Lecram said:
@Morangias
The real conflicting part is IMO still whether Delay works like "Spend Half Action on whatever, another Half on Delay, then get a Half Action outside your Turn" or like "Spend your first Half Action on Delay, then the second one outside your Turn". While I can't in good faith claim that any interpretation is more valid by RAW, I'm still willing to go with the latter option due to all the problems that the former scenario entails.
I thought your translation cleared that part up. That was the impression I got.
Theoretically, it did, but I'm extremely leery of advocating a foreign translation as a valid source for clarification. It's good for me, because I'm used to treating this action that way, but is it objectively valid? Did the translator consult anyone or did he just go with what he thought worked? I don't know. Hence, caution is advised.
Lecram said:
Theoretically, it's possible that Delay creates what's effectively another Turn for you to act, inserted at any moment between others' Turns, but that sounds overly convoluted (as in, something like that should rather be spelled out clearly) and drastically limits the usefulness of Delay - and I'm not even talking about depriving the enemy of his Reactions, I'm talking about the basic utility of "guy X moves, I use my delayed action to shoot him before he gets to attack", something that IMO shouldn't be restricted to Overwatch if Delay is to remain useful at all.
I don't see what is so convoluted about it. You just insert your half action somewhere else in the initiative order.
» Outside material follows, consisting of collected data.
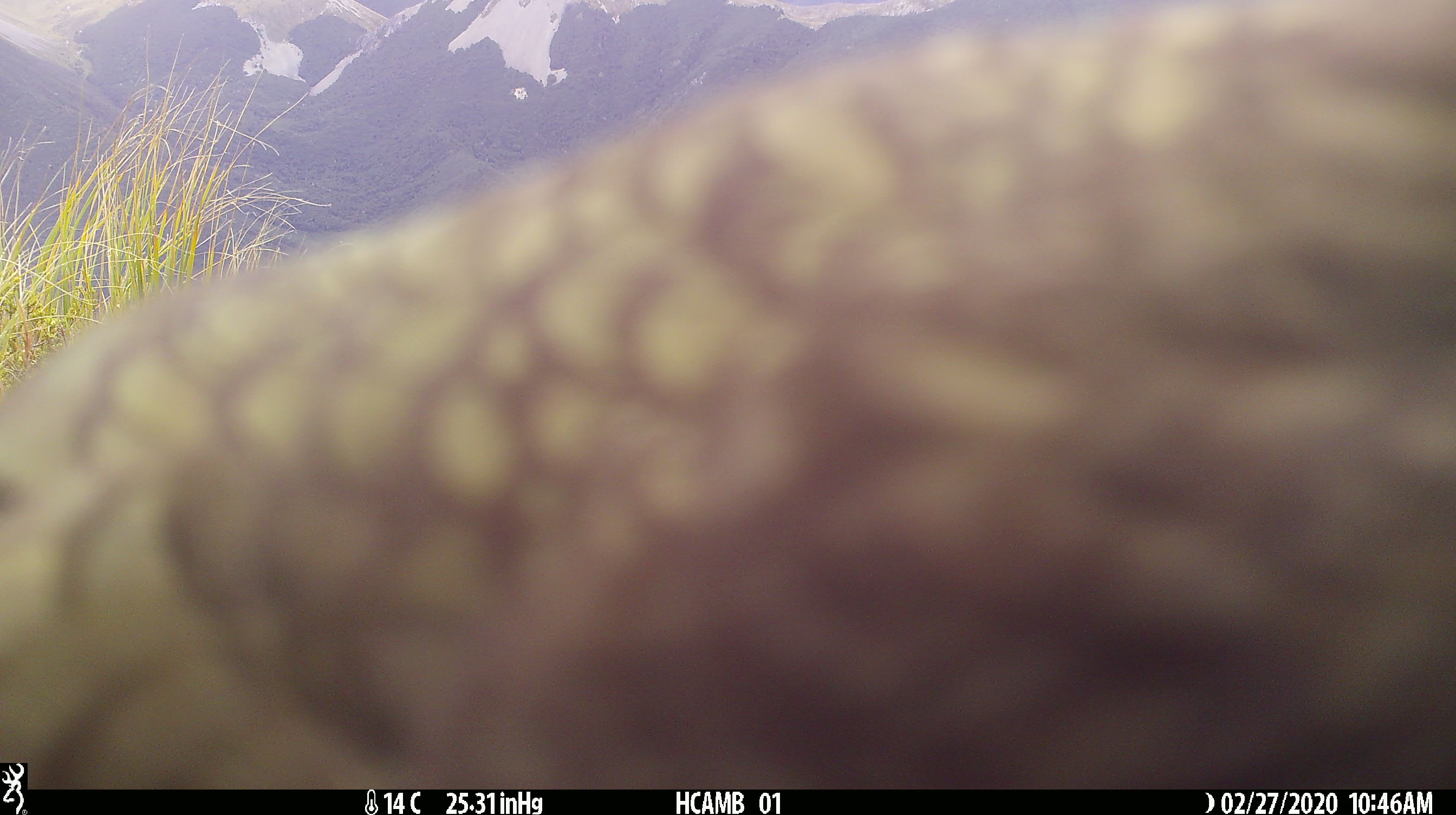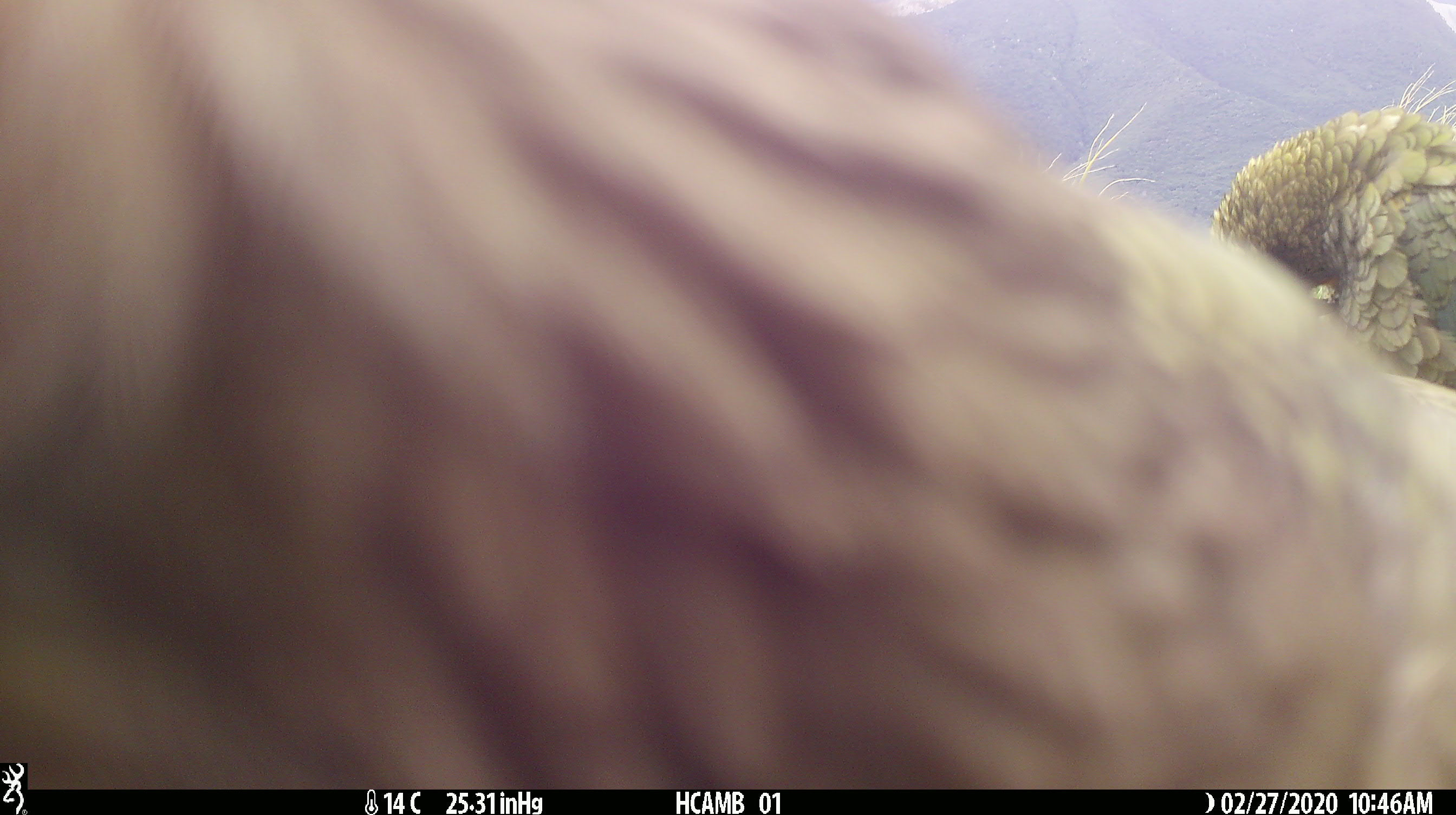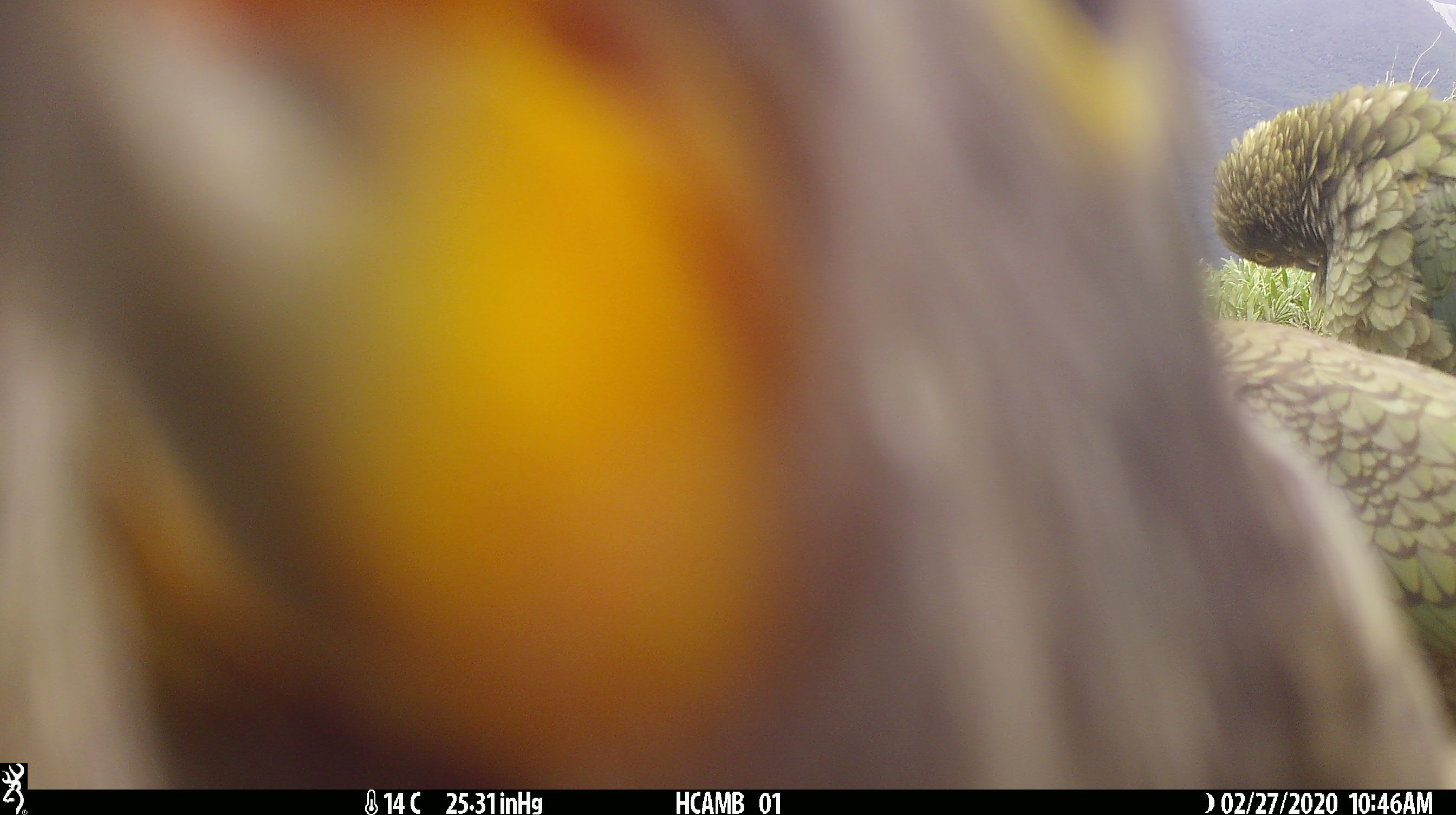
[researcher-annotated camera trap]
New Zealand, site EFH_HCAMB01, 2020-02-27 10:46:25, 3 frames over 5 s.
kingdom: Animalia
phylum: Chordata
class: Aves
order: Psittaciformes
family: Strigopidae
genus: Nestor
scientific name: Nestor notabilis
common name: kea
I'm also not sure that a Delay should be the Be All End All. It's supposed to have limited usefulness. I'll go back to my double-team example. An enemy wins initiative and moves into melee and attacks. On my turn, I choose to Delay, wait for 1 or more of my allies to move in and, after they do, I reap the benefits of the talent and get a bonus to hit the enemy. It's not going to happen all the time, but it has its place and usefulness.
If Delay can't insert itself in the middle of someone's turn, it destroys a lot of basic utility such as protecting someone by shooting everyone who gets too close, or attacking the sorcerer the moment he starts looking at you funny.